“Quando ho letto il libro di Fabio Bartolomei “L’ultima volta che siamo stati bambini” ho riso e pianto. Insomma, me ne sono innamorato e ho pensato che quella storia andasse portata al cinema”. Sono queste le parole pronunciate dall’attore Claudio Bisio, in occasione del suo esordio alla regia, per la trasposizione dell’omonimo libro, le cui riprese, alle battute finali, si sono svolte in Toscana e in Lazio, nel corso di sette settimane.
L’ultima volta che siamo stati bambini è ambientato durante il rastrellamento del ghetto di Roma del 1943 e racconta di Cosimo, Italo e Vanda, tre bambini con la tipica voglia di sognare e scoprire il mondo della loro età. Una spensieratezza infantile purtroppo negata, a causa della Seconda guerra mondiale. Messi di fronte alla scomparsa di un loro amico, Riccardo, si metteranno impavidi in viaggio, per salvarlo. Ma la loro fuga darà il via ad una seconda missione di soccorso, quella di una suora e di un militare in convalescenza, che si metteranno sulle loro tracce, per un inseguimento che non porterà che a scarsi risultati. I tre bambini sono infatti “armati” di entusiasmo, incoscienza e dal forte sentimento di amicizia, che li porterà avanti nella loro missione, guidati da una misteriosa mappa, tra avventure ad alto rischio e imprevisti. Alla fine incontreranno i famosi soldati tedeschi, dai quali erano sicuri che avrebbero riavuto indietro il loro Riccardo. E si faranno promesse importanti sugli adulti che vorranno diventare: sicuramente diversi da quelli che hanno provocato quella odiosa e violenta guerra.
Arrivato alla sua maturità artistica e personale, classe 1957, Claudio Bisio tenta così il grande salto alla regia, andando a toccare argomenti storici di rilievo e sentimenti universali, come l’amicizia e la purezza dell’infanzia per salvare il mondo. Un salto che non avviene completamente “al buio”, essendo la carriera del comico, attore, cabarettista, conduttore tv, molto articolata e composta anche di collaborazioni importanti.
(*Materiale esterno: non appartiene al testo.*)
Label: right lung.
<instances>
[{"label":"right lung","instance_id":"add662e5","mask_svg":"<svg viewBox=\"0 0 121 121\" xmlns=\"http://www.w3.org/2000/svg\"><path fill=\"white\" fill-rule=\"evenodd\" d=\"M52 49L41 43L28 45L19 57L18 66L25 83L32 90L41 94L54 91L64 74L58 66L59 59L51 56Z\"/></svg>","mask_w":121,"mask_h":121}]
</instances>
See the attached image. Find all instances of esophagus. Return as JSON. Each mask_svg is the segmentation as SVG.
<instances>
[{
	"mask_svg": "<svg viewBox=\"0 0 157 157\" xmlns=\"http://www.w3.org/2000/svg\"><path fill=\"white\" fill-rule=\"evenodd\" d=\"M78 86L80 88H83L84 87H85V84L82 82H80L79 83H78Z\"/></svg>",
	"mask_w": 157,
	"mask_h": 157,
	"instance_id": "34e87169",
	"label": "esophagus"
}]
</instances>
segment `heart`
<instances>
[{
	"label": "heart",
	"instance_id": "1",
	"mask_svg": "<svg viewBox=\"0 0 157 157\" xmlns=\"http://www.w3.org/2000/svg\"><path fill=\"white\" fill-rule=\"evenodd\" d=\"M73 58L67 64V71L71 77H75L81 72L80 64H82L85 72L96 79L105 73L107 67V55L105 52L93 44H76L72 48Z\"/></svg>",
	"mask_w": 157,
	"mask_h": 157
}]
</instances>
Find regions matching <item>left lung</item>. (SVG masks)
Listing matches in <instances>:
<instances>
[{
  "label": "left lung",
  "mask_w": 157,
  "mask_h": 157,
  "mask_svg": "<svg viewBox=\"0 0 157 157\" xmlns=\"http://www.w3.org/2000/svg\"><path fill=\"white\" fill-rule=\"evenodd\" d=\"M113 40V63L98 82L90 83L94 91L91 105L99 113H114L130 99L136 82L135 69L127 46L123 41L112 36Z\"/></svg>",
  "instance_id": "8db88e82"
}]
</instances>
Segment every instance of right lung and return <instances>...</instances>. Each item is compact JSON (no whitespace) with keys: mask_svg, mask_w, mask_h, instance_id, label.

Bisio è infatti stato uno degli interpreti del film, Premio Oscar nel 1992, Mediterraneo, di Gabriele Salvatores, regista che lo ha voluto anche in Puerto Escondido, Nirvana, Kamikazen, Sud, Tournée. La sua carriera, specie quella degli esordi, è fatta di collaborazioni con alcuni dei principali autori del cinema italiano, come Francesco Rosi, ne La tregua, Mario Monicelli, per I Picari, Dino Risi, in Faccia da scemo, Giuseppe Bertolucci, in I Cammelli e La strana vita, Ugo Chiti, in Albergo Roma, Francesca Archibugi, ne Gli sdraiati, solo per citare i principali. Registi con i quali ha lavorato e che sicuramente gli hanno trasmesso tanto della loro arte, della loro visione artistica, del modo di fare cinema.
Anche se il nome di Claudio Bisio è strettamente legato alla carriera in tv, come conduttore di trasmissioni comiche di successo, come Zelig, a film tv, e anche se lo si può considerare il “principe della commedia italiana”, dai cinepanettoni (Indovina chi viene a Natale) a commedie di costume sull’Italia di oggi (Benvenuti al Sud, Benvenuti al Nord, Benvenuto Presidente, Bentornato Presidente, La gente che sta bene) a quelle firmate da Fausto Brizzi, Massimiliano Bruno e Alessandro Genovesi, la sua poliedricità saprà molto probabilmente fargli trovare il registro giusto per raccontare una storia importante, che porta in primo piano, in un contesto drammatico come quello della guerra, i sentimenti dei bambini, altra impresa non facile e per questo poco praticata nel cinema italiano.
Nel cast del film, Alessio Di Domenicoantonio, Vincenzo Sebastiani, Carlotta De Leonardis, Lorenzo Mc Govern, Federico Cesari e Marianna Fontana. Il soggetto è firmato da Fabio Bartolomei e Fabio Bonifacci, che ha scritto la sceneggiatura insieme allo stesso Claudio Bisio; la scenografia è curata da Paola Comencini, la fotografia da Italo Pietriccione e i costumi sono firmati da Beatrice Giannini.